錄像戛然而止,螢幕再次被“歡迎回來,沈清源”的字樣覆蓋。
她踉蹌一步,扶住冰冷的控製檯,指尖冰涼。那不是偽造的。那眼神,那細微的表情習慣……真的是他。
“他……真的還活著?”陸延舟的聲音帶著難以置信的驚駭,“那場車禍……”
“可能是偽造的。”她接上他的話,心臟狂跳,一個可怕的猜想浮上心頭,“金蟬脫殼。他必須死,才能從某個計劃裡脫身。而晚寧博士……她知道。她不僅知道,她還可能協助了他。所以她的記憶裡會留下他的影像,所以會有指向芬蘭的未完成傳輸,所以會有這個在十二年後被觸發、迎接他“歸來”的係統後門!”
“哈哈哈哈,好樣的!晚寧啊晚寧,你終究是騙了我!”陸延舟瘋了一樣,笑著。
“安靜!聽著,不管怎麼樣,現在的事實是蘇晚寧和沈清源都已經在12年前那一天消失了!“沈樂舒頓了頓,接著說道。”所以這一切,根本不是什麼簡單的商業間諜或技術泄露,而是一場籌劃了十幾年、涉及假死、潛伏、最終目標未知的驚天棋局!而我和你陸延舟,都隻是這盤棋上,被早已消失的棋手安排好的棋子!“
“密鑰驗證……”陸延舟猛地抓住她的手臂,力道大得嚇人,“它要驗證什麼密鑰?清源已經……如果他還活著,他會用什麼密鑰?”

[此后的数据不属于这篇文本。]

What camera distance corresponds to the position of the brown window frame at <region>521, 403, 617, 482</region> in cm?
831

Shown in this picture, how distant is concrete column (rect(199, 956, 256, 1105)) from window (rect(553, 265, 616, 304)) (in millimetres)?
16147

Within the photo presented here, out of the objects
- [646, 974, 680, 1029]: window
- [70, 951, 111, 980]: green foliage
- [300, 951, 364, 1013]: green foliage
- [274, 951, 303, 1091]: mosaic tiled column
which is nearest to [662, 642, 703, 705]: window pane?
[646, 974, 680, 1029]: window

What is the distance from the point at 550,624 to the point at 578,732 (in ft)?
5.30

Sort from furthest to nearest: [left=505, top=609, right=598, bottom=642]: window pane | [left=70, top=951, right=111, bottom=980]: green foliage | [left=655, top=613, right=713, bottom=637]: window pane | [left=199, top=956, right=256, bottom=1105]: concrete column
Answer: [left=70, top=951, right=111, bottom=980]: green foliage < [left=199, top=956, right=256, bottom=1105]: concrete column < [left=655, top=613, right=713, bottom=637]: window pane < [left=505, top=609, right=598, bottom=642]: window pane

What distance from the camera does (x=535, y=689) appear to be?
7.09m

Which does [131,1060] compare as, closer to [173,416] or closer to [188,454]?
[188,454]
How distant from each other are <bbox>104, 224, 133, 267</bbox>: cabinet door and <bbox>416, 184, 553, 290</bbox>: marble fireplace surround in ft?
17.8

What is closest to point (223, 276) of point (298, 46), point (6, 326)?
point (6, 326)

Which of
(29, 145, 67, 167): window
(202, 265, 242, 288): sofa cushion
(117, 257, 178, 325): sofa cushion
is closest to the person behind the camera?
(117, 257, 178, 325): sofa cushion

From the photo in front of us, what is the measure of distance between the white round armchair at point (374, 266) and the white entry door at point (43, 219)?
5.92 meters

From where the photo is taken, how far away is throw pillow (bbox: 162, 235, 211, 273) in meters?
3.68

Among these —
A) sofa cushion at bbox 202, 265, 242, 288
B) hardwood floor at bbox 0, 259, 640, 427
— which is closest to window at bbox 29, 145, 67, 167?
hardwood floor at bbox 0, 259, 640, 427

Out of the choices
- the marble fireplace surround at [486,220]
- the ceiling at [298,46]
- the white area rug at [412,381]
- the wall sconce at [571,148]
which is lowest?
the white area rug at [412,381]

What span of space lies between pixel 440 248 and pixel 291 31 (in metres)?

她下意識地摸向口袋裡的照片。照片背麵,用極細的筆跡,寫著一串看似毫無規律的字元和數字。那是哥哥在她14歲那年,半開玩笑地寫下的,說那是他們兄妹間的“密電碼”,萬一他失聯,可以用這個找她。她當時隻當是玩笑。
難道……
她顫抖著拿出照片,就著血紅色的應急燈光,看向那串字元。陸延舟也湊過來,呼吸急促。
就在這時,工作室的門被輕輕敲響了。不是撞擊,是禮貌的、有節奏的三聲叩擊。
叩,叩,叩。
在死寂和警報紅光中,這聲音顯得異常清晰,甚至……優雅。
她和陸延舟同時僵住,看向那扇緊閉的門。安全團隊在外麵,他們不會這樣敲門。
螢幕上的字依舊固執地亮著:歡迎回來,沈清源。密鑰驗證中……
敲門聲又響了三下,帶著一種不容置疑的耐心。
陸延舟看了她一眼,眼神複雜到了極點,有恐懼,有警惕,還有一絲荒謬的希望。他慢慢移動腳步,手按向了後腰——那裡應該藏著武器。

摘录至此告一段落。